Quando a tradição for redescoberta (para festejar João de Scantimburgo)

Postado em 30-11-2012

Pe. João Batista de A. Prado Ferraz Costa

“Siento-me con una alma medieval y se me antoja que es medieval el alma de mi patria; que ha atravesado ésta, a la fuerza, por el Renacimiento, la Reforma y la Revolución.” (Unamuno)

As notícias e os comentários sobre o último conflito entre palestinos e judeus lançaram uma luz especial sobre a realidade sombria do mundo em que vivemos. Fizeram ver como é frágil a ordem internacional baseada em injustiças clamorosas. Realmente, as coisas não podem continuar como estão por muito tempo. Há um enorme potencial para um conflito de conseqüências incalculáveis.

A situação no Oriente Médio é insustentável e tornou-se muito mais grave após a tão festejada “Primavera Árabe”. Li o testemunho de um judeu que participou da fundação do Estado de Israel. Ele diz que tudo começou errado. Os primeiros judeus a instalar-se na Palestina não tiveram a simplicidade de desenvolver um processo de assimilação da cultura local e de aclimatação. Procediam, em geral, de guetos da Polônia e da Rússia. Quando chegaram à Palestina, adquiriram as terras de fazendeiros árabes ricos que, em seguida, se mudaram para a Europa, deixando lá pobres camponeses. E os judeus não souberam entrar em sintonia com esses camponeses que ali estavam havia tempos com uma cultura própria. Com o tempo, o conflito seria inevitável, os ressentimentos cresceriam. É verdade que houve judeus sensatos que perceberam o problema, quiseram organizar um Estado binacional, opuseram-se ao sionismo. Mas não foram ouvidos.

▶ Trecho dos dados:
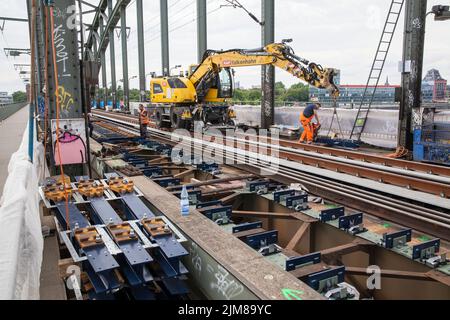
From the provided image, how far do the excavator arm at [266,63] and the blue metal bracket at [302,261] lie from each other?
9331 millimetres

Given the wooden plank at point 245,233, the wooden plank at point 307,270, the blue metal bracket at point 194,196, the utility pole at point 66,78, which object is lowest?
the wooden plank at point 307,270

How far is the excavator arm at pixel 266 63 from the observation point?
41.9 ft

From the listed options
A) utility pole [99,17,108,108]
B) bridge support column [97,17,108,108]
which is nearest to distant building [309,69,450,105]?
utility pole [99,17,108,108]

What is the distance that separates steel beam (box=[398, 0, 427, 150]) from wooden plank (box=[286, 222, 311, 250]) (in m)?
9.11

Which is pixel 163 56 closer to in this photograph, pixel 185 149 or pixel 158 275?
pixel 185 149

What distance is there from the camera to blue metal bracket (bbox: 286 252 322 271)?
3938 mm

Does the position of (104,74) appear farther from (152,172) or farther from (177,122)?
(152,172)

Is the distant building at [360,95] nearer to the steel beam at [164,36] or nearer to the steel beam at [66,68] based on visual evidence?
the steel beam at [66,68]

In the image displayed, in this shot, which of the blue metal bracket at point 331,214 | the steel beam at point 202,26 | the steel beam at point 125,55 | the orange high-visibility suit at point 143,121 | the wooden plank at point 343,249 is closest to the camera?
the wooden plank at point 343,249

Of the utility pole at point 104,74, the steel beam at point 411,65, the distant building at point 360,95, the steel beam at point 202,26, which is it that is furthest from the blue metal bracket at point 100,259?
the utility pole at point 104,74

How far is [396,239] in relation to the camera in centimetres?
459

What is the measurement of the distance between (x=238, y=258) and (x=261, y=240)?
31.3 inches

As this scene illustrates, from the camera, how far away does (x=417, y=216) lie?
536 cm

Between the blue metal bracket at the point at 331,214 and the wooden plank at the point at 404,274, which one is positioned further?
the blue metal bracket at the point at 331,214
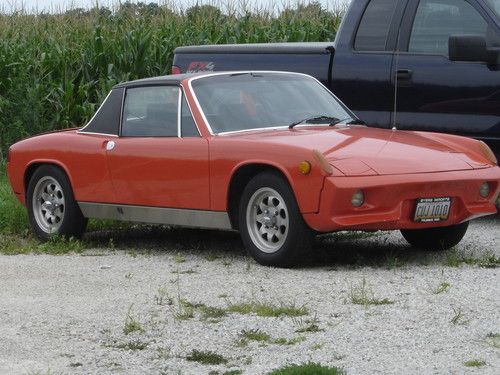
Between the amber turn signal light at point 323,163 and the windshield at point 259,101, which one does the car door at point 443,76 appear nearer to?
the windshield at point 259,101

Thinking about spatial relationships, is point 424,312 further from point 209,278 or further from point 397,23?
point 397,23

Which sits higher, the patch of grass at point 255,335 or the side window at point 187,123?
the side window at point 187,123

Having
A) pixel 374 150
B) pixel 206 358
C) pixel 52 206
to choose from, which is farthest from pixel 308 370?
pixel 52 206

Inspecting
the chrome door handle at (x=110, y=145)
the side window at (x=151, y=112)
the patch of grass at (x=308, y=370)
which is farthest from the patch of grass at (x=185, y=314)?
the chrome door handle at (x=110, y=145)

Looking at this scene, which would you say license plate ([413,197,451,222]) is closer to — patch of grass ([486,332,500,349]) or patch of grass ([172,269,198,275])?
patch of grass ([172,269,198,275])

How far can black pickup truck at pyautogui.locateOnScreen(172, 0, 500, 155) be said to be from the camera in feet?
38.0

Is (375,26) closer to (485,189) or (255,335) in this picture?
(485,189)

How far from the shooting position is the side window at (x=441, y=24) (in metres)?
11.8

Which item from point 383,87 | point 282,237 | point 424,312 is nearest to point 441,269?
point 282,237

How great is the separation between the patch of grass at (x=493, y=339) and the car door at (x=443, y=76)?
16.1 feet

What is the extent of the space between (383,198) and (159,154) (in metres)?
1.92

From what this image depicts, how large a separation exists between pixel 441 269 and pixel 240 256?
168 centimetres

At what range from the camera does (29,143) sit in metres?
11.3

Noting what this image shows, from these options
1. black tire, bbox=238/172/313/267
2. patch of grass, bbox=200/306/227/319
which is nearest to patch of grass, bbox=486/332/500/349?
patch of grass, bbox=200/306/227/319
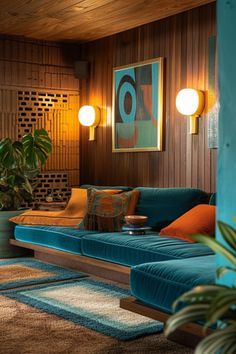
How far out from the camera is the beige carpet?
3.03 meters

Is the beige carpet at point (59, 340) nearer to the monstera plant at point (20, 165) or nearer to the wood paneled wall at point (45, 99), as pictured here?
the monstera plant at point (20, 165)

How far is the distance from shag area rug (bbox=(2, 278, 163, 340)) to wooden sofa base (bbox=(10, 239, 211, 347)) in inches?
4.9

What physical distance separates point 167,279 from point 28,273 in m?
2.12

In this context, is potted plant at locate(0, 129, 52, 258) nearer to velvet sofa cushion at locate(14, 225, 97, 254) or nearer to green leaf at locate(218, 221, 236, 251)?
velvet sofa cushion at locate(14, 225, 97, 254)

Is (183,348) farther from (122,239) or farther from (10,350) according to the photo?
(122,239)

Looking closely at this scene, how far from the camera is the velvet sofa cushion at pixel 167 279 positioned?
2998 millimetres

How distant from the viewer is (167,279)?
122 inches

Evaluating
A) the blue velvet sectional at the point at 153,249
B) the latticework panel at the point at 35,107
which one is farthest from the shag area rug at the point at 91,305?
the latticework panel at the point at 35,107

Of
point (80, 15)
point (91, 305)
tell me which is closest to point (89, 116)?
point (80, 15)

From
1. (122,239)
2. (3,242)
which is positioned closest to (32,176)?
(3,242)

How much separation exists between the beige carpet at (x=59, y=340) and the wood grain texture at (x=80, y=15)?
2.77 metres

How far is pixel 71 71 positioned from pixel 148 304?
3.99 m

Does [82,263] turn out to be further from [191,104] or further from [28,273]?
[191,104]

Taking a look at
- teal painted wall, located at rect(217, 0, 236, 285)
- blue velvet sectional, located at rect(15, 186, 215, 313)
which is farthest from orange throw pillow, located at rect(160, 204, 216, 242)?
teal painted wall, located at rect(217, 0, 236, 285)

▶ Sua tarefa:
Cite o trecho do texto da página entre "Quando a tradição" e "de conseqüências incalculáveis.", inclusive. Não é preciso consultar as entradas.

▶ Solução:
Quando a tradição for redescoberta (para festejar João de Scantimburgo)

Postado em 30-11-2012

Pe. João Batista de A. Prado Ferraz Costa

“Siento-me con una alma medieval y se me antoja que es medieval el alma de mi patria; que ha atravesado ésta, a la fuerza, por el Renacimiento, la Reforma y la Revolución.” (Unamuno)

As notícias e os comentários sobre o último conflito entre palestinos e judeus lançaram uma luz especial sobre a realidade sombria do mundo em que vivemos. Fizeram ver como é frágil a ordem internacional baseada em injustiças clamorosas. Realmente, as coisas não podem continuar como estão por muito tempo. Há um enorme potencial para um conflito de conseqüências incalculáveis.